During the day on Nov. 6, student press corps can use social media and technology to:

  1. Interview exiting voters and live-blog: Students can download a live-blog app on their smartphones and tablets, go to polling places to interview exiting voters and election officials, and then live blog about turnout. Have a poll question to ask voters as they leave the booths that you can post on Twitter or a live-blog. Maybe it is “Do you plan to share how you voted in social media?” Or tie in to a question asked in this Pew research study: http://pewresearch.org/pubs/2343/social-media-influence-politics-liberals-democrats-politics-news-election
  2. Ask political science profs to join reporters in Google Hangouts for video session: Instead of a quick phone call to the local political experts or political science professors to analyze results, college media could ask these individuals to join them in Google Hangouts for a video session. Reporters have the option of making these sessions public and automatically feeding them to a YouTube channel.
  3. Stay in contact with local and state election officials:  Someone on a news staff should stay in contact with election officials throughout the day to stay abreast of allegations of voter fraud or irregularities.

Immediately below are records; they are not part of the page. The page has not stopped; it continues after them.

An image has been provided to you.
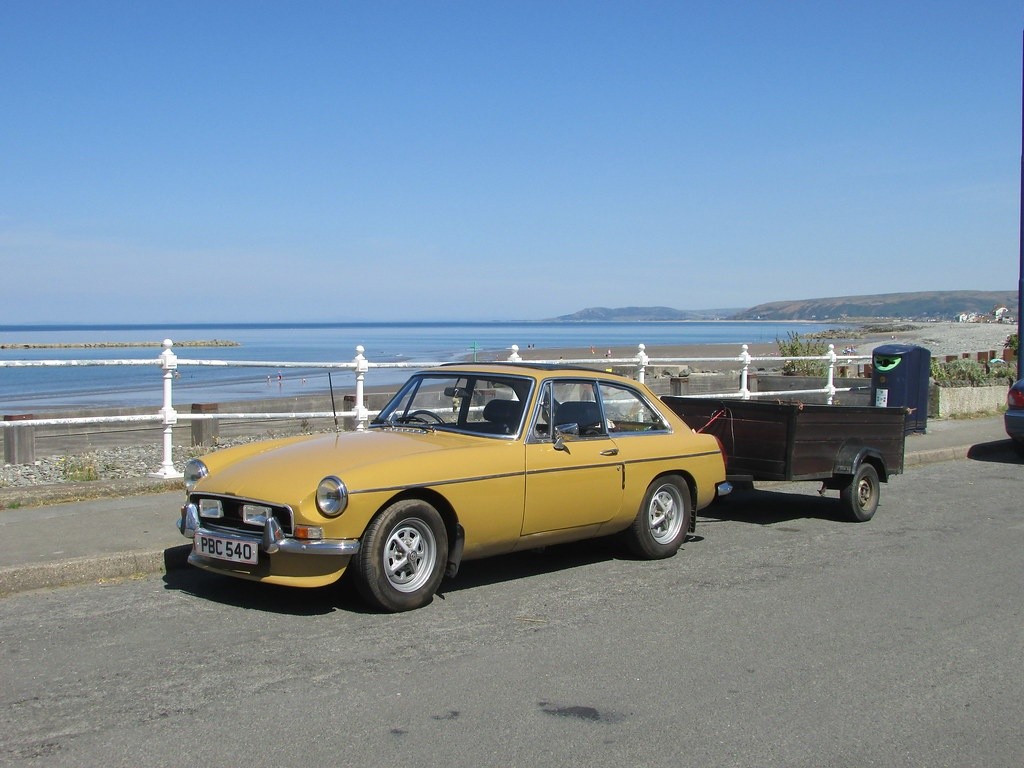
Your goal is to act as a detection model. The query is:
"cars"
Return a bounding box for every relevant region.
[1003,378,1024,447]
[176,358,730,616]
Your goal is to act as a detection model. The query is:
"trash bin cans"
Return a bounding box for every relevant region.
[869,343,931,438]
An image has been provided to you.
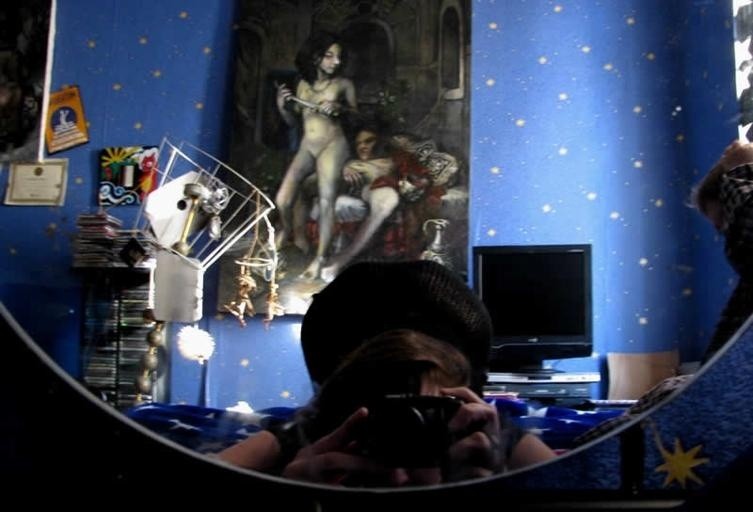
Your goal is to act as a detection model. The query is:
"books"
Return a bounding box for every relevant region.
[73,212,158,411]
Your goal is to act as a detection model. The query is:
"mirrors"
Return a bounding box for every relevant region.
[0,0,752,492]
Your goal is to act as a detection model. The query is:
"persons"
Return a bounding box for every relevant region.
[691,137,751,367]
[208,257,556,490]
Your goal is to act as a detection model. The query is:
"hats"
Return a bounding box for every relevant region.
[300,259,491,391]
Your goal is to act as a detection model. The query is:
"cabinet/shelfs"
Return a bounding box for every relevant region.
[70,264,170,411]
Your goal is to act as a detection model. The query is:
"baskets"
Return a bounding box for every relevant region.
[135,135,275,269]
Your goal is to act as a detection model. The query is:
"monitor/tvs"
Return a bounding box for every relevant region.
[473,244,593,375]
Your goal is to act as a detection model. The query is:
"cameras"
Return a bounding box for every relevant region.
[371,395,467,468]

  4. See what people are saying by geographic location: Programs like Adaptive Path’s iWitness shows tweets and flickr updates by time and location down to a street address. College journalists could also set up a Four Square check-in to track how many users check in. (Let’s hope no “mayor” emerges, or “vote early and often” might take on a new meaning. At least you would have a juicy story!)
  5. Keep an eye out for watch parties: Check for any virtual watch parties like tweet ups—or host a bi-partisan tweet-up watch party as a way to engage readers and have them help tell the narrative.  For physical watch parties, students should go to the headquarters of major campaigns in your area; they would cover reaction to the votes as they are counted and get reaction to outcome when the last votes are tallied. Another idea, courtesy of Jones, is to follow events like the one Microsoft is setting up — live Xbox town halls with hosts such as Chelsea Clinton.
  6. Do distributive reporting: Partner with another campus news outlet in your state’s capital or even Washington D.C. You can share video or provide analysis for each. Industrious students might even set up a collaborative network for the night or a universal hashtag to aggregate all of the college media news for Election Night.
  7. Present interactive maps: Use Google Fusion to identify polling places for voters. You could even update the maps to reflect the length of lines at the polling places. If voters know about this service beforehand, they could check them before venturing out to vote. Or simply give polling wait time updates via live-blog, Facebook and Twitter.
  8. Select tweets of the day: For a quick ongoing feature, select the tweet of the hour for each candidate.
  9. Profile polling volunteer, ask a question every hour: Identify a unique polling place volunteer you could interview intermittently throughout the day, answering one question every hour.
  10. Seek Instagram voting pictures:  Ask the news outlet’s social media followers to share Instagram voting pictures that you can use to build a photo story or scrolling photo album.
  11. Storify It: As a sidebar to your reporting, use Storify to curate your social media followers’ comments into a reader-generated narrative.

Dr. Sarah Maben and Dan Malone are assistant professors at Tarleton State University in Stephenville, Texas. They help students run Texan News Service, a wire service for an eight-county region in Central Texas, a daily news broadcast, and a quarterly regional magazine.